----- EXCERPTED PASSAGE -----

Amendment to Executive Employment and Severance Agreement, dated as of October 16, 2019, between Orion Energy Systems, Inc. and Marc Meade

Contract Categories: Human Resources - Severance Agreements
EX-10.1 2 d820338dex101.htm EX-10.1 EX-10.1

Exhibit 10.1

Execution Version



THIS AMENDMENT (the “Amendment”) is made as of October 16, 2019, by and between Orion Energy Systems, Inc. (“Orion”), and Marc Meade (“Employee”). Orion and Employee are hereinafter collectively referred to as the “Parties.”


A.    Employee is currently employed by the Orion as its Executive Vice President pursuant to the terms of an Executive Employment and Severance Agreement, dated January 1, 2014 (the “Agreement”);

B.    Employee has informed Orion that Employee desires to transition to a reduced, non-executive role at Orion in order to devote more time to Employee’s family;

C.    As a result of the foregoing, Orion and Employee desire to amend certain provisions of the Agreement to accommodate Employee’s request to transition to a non-executive role and reduce the overall responsibilities and burdens on Employee.

NOW, THEREFORE, the Parties hereby agree as follows:

1.    The terms preceding the title of the Agreement are deleted in their entirety and replaced with the following:


Name of Executive:    Marc Meade
Position:    Senior Vice President – Operations Planning and Business Development
Base Salary:    $200,000
Effective Date:    October 16, 2019
Initial Term:    Effective Date through March 31, 2020
Renewal Periods are:    As may be mutually determined
Severance Multiplier is:    1x
Post-Change of Control Severance Multiplier is:    2x

2.    Section 1 of the Agreement is deleted in its entirety and replaced with the following:

1. Effective Date; Term. This Agreement shall become effective on the Effective Date and continue until the end of the Initial Term. The employment status of Executive will be reviewed by Orion and Executive prior to the end of the Initial Term (and the end of any subsequent renewal term thereafter). Upon such review, this Agreement may be renewed for the renewal period as set forth above only upon the mutual consent of the Company and Executive prior to the expiration of the then applicable term. Expiration of this Agreement will not affect the rights or obligations of the parties hereunder arising out of, or relating to, circumstances occurring prior to the expiration of this Agreement, which rights and obligations will survive the expiration of this Agreement.

3.     Section 3(b) of the Agreement is deleted in its entirety and replaced with the following:

(b) Base Salary. Orion shall pay Executive a Base Salary at the annual rate set forth above, payable in regular installments in accordance with Orion’s usual payroll practices.

4.    Section 3(c) of the Agreement is deleted in its entirety and replaced with the following:

(c) Bonus Incentive. Executive shall be eligible to receive a bonus of $75,000 if Executive performs his duties to the reasonable satisfaction of Orion and remains employed by Orion through the end of the Initial Term. In order to avoid any ambiguity, Executive is not eligible for any annual bonus under Orion’s fiscal 2020 executive annual bonus plan or any other plan.

----- INFORMATION SHOWN -----

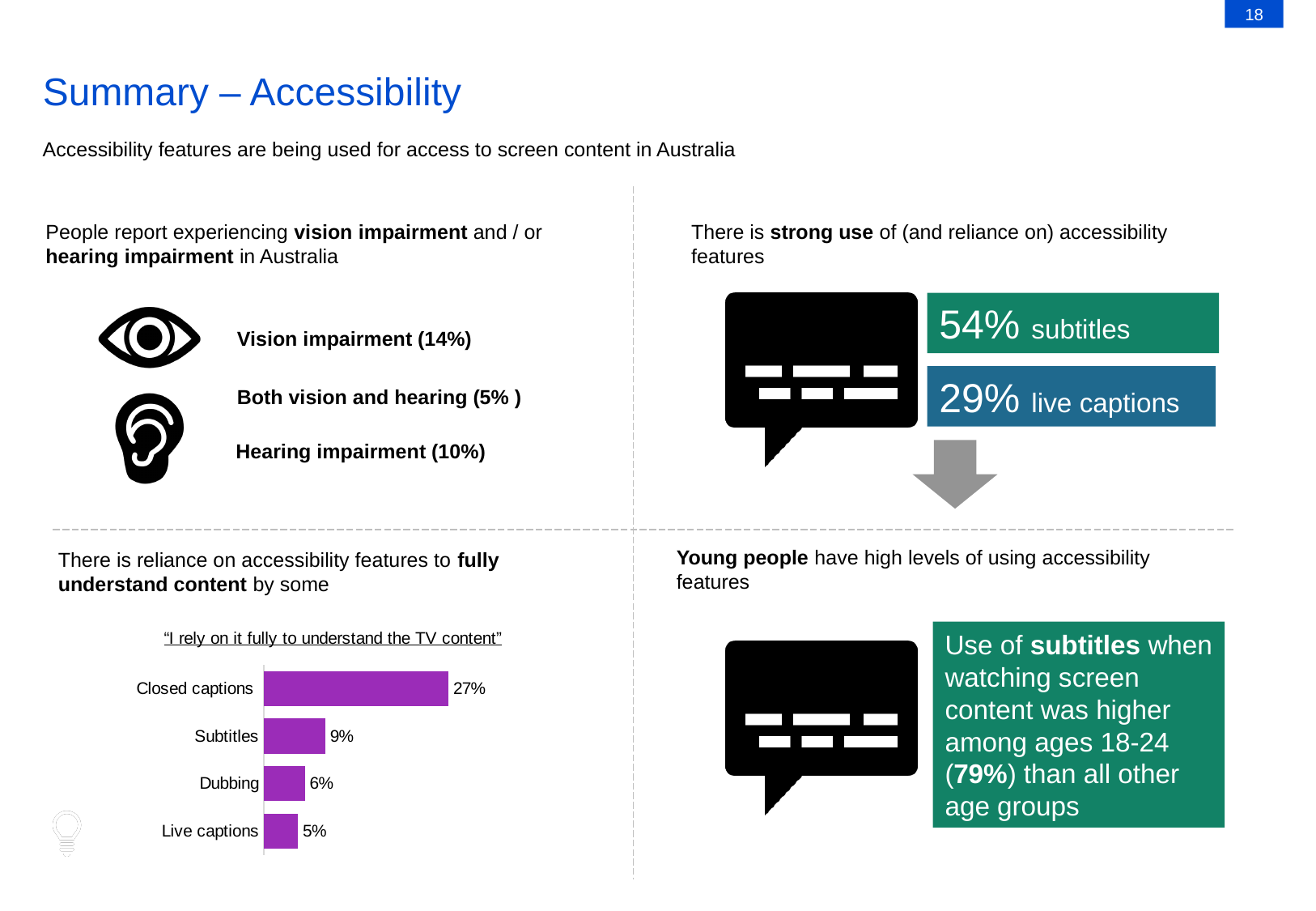
In the bar chart, which is larger: the value for Subtitles or the value for Dubbing? Subtitles What is the value for Subtitles in the bar chart? 9% What is the value for Dubbing in the bar chart? 6% How many categories are shown in the bar chart? 4 Which category has the highest value in the bar chart? Closed captions What is the value for Live captions in the bar chart? 5% Which category has the lowest value in the bar chart? Live captions What kind of chart is shown on the slide? Bar chart What is the difference between the values for Dubbing and Live captions in the bar chart? 1% What is the title of the bar chart on the slide? "I rely on it fully to understand the TV content" What is the value for Closed captions in the "I rely on it fully to understand the TV content" chart? 27% What is the difference between the values for Closed captions and Subtitles in the bar chart? 18%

-----

§ **ACTIVITY**: Please pick up the Orion amendment to Marc Meade's employment agreement after its final sentence and continue it.

§ **RESPONSE**:
5.    Section 3(d) of the Agreement is deleted in its entirety and replaced with the following:

(d) [Intentionally Omitted]

6.    Employee acknowledges and agrees that as a result of Employee’s transition to the role of Senior Vice President – Operations Planning and Business Development, Employee is no longer an executive officer of Orion, and references to “Executive” or similar terms in the Agreement (as amended) will not be used to create a contrary interpretation to the terms of this Amendment or the understanding between the Parties. Employee will report directly to the Chief Executive Officer of Orion, who will determine Employee’s specific duties and responsibilities. In addition to Employee’s day-to-day responsibilities, Employee will transition the duties and responsibilities of his former role as Orion’s Executive Vice President under the oversight and direction of Orion’s Chief Executive Officer.

7.    Except as otherwise specified in this Amendment, Employee’s existing employment arrangements are not affected by this Amendment. Employee acknowledges and agrees that the Agreement, as modified hereby, will continue in full force and effect, that no event described in the definition of “Good Reason” in the Agreement has occurred as a result of this Amendment and that all terms and conditions of the Agreement have been fully complied with and Employee has no any outstanding claims thereunder.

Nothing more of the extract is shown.